Mixed trading characterized the movement of US crude oil futures contracts, exhibiting both upward and downward movements and currently hovering near its lowest level at $80.45 per barrel.
From a technical standpoint, we lean towards a bearish bias in our trading outlook, albeit cautiously. This is supported by the beginning of a negative crossover of the simple moving averages, with the 50-day moving average exerting downward pressure on the price from above. Additionally, the relative strength index is signaling negativity.
With daily trading below the resistance level of $81.40, the bearish trend is expected to persist, albeit temporarily. The initial target is set at $79.90, and breaking below this level could pave the way for further declines towards $79.50.
On the upside, a return to stability in trading above $81.45 would negate the temporary bearish bias and set oil prices on an upward trajectory, with initial targets beginning at $82.45.

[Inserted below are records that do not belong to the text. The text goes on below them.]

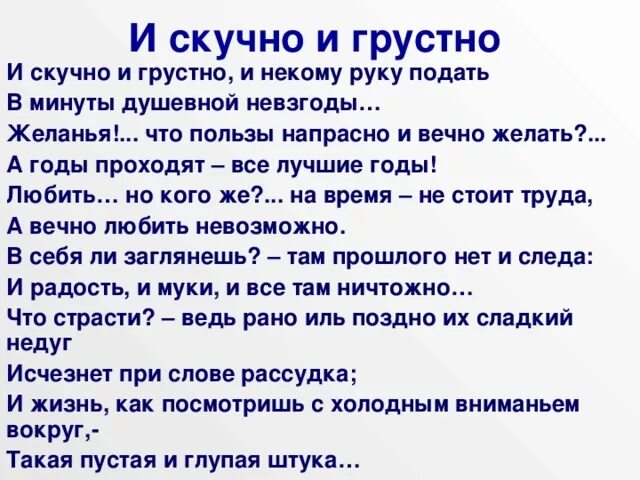 И скучно и грустно

И скучно и грустно, и некому руку подать
В минуты душевной невзгоды…
Желанья!... что пользы напрасно и вечно желать?...
А годы проходят – все лучшие годы!
Любить… но кого же?... на время – не стоит труда,
А вечно любить невозможно.
В себя ли заглянешь? – там прошлого нет и следа:
И радость, и муки, и все там ничтожно…
Что страсти? – ведь рано иль поздно их сладкий недуг
Исчезнет при слове рассудка;
И жизнь, как посмотришь с холодным вниманьем вокруг,-
Такая пустая и глупая штука…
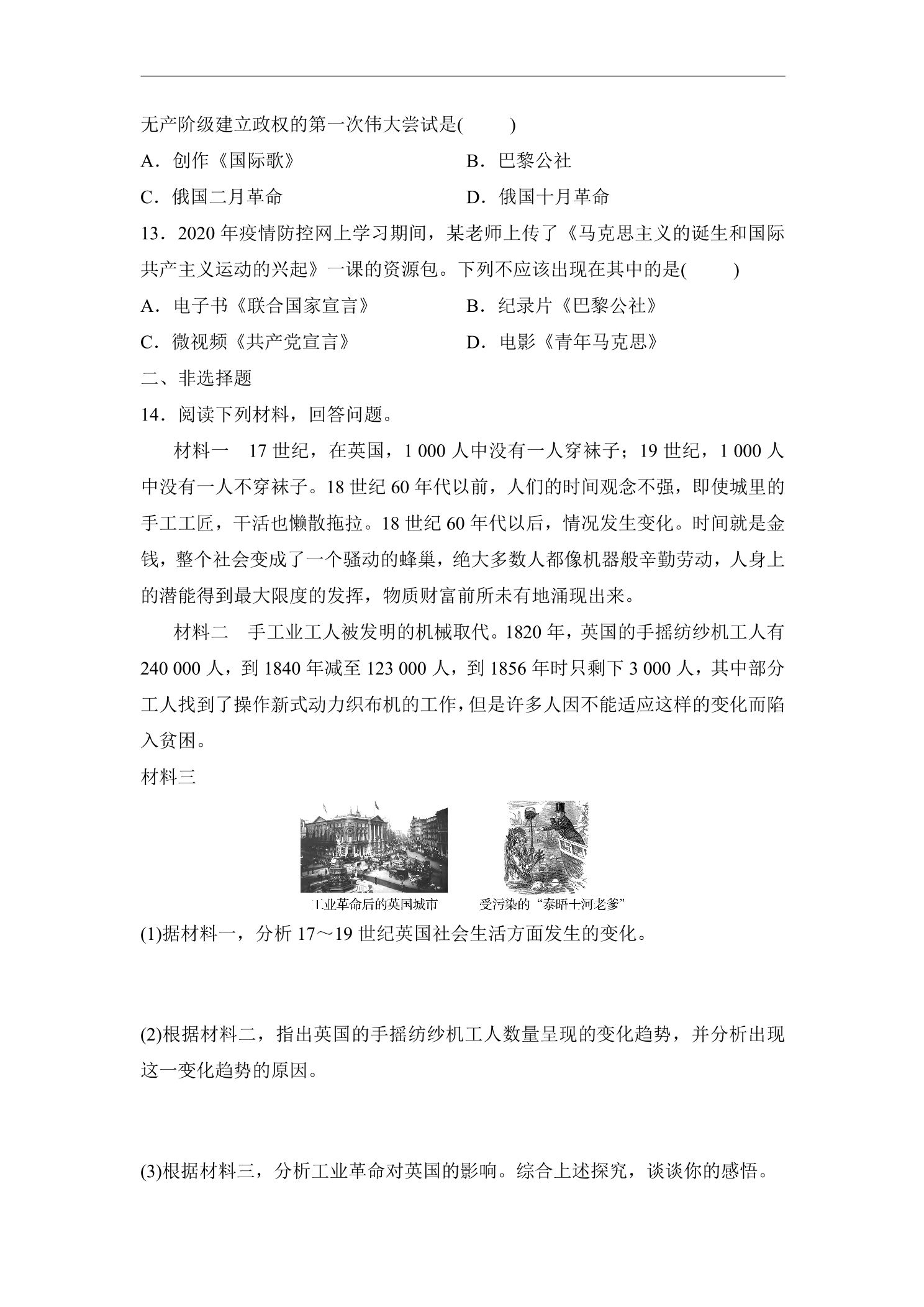 无产阶级建立政权的第一次伟大尝试是(　　)

A．创作《国际歌》　B．巴黎公社

C．俄国二月革命　D．俄国十月革命

13．2020年疫情防控网上学习期间，某老师上传了《马克思主义的诞生和国际共产主义运动的兴起》一课的资源包。下列不应该出现在其中的是(　　)

A．电子书《联合国家宣言》　B．纪录片《巴黎公社》

C．微视频《共产党宣言》　D．电影《青年马克思》

二、非选择题

14．阅读下列材料，回答问题。

材料一　17世纪，在英国，1 000人中没有一人穿袜子；19世纪，1 000人中没有一人不穿袜子。18世纪60年代以前，人们的时间观念不强，即使城里的手工工匠，干活也懒散拖拉。18世纪60年代以后，情况发生变化。时间就是金钱，整个社会变成了一个骚动的蜂巢，绝大多数人都像机器般辛勤劳动，人身上的潜能得到最大限度的发挥，物质财富前所未有地涌现出来。

材料二　手工业工人被发明的机械取代。1820年，英国的手摇纺纱机工人有240 000人，到1840年减至123 000人，到1856年时只剩下3 000人，其中部分工人找到了操作新式动力织布机的工作，但是许多人因不能适应这样的变化而陷入贫困。

材料三

工业革命后的英国城市　受污染的“泰晤士河老爹”

(1)据材料一，分析17～19世纪英国社会生活方面发生的变化。

(2)根据材料二，指出英国的手摇纺纱机工人数量呈现的变化趋势，并分析出现这一变化趋势的原因。

(3)根据材料三，分析工业革命对英国的影响。综合上述探究，谈谈你的感悟。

Warning: Today’s trading may be impacted by a speech from Jerome Powell, Governor of the Federal Reserve, potentially leading to increased price volatility.
Warning: Given ongoing geopolitical tensions, there is a high level of risk, which may result in heightened price volatility.
Note: Trading on CFDs involves risks. Therefore, all scenarios may be possible. This article is not a recommendation to buy or sell but rather an explanatory reading of the price movement on the chart.